*** RECORDS PROVIDED Section Begins ***

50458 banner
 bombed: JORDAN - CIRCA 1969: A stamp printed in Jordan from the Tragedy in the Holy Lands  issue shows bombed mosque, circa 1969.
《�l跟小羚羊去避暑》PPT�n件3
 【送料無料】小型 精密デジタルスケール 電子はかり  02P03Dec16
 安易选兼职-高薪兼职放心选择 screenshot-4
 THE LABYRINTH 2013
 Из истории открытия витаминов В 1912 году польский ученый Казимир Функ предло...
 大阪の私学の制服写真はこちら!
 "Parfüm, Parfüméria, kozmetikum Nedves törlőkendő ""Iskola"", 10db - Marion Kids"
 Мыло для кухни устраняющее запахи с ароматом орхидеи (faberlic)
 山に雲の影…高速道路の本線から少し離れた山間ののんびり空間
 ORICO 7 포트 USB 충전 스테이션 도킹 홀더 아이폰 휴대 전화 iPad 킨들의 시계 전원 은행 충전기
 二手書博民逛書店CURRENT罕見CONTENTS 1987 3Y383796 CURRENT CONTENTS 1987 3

*** RECORDS PROVIDED Section Ends ***

> _EXERCISE BRIEF_: Would you return, unchanged, the lines from the one containing "安易选兼职-高薪兼职放心选择 screenshot-4" through the end of the entries?

> _PROBLEM SOLUTION_:
 安易选兼职-高薪兼职放心选择 screenshot-4
 THE LABYRINTH 2013
 Из истории открытия витаминов В 1912 году польский ученый Казимир Функ предло...
 大阪の私学の制服写真はこちら!
 "Parfüm, Parfüméria, kozmetikum Nedves törlőkendő ""Iskola"", 10db - Marion Kids"
 Мыло для кухни устраняющее запахи с ароматом орхидеи (faberlic)
 山に雲の影…高速道路の本線から少し離れた山間ののんびり空間
 ORICO 7 포트 USB 충전 스테이션 도킹 홀더 아이폰 휴대 전화 iPad 킨들의 시계 전원 은행 충전기
 二手書博民逛書店CURRENT罕見CONTENTS 1987 3Y383796 CURRENT CONTENTS 1987 3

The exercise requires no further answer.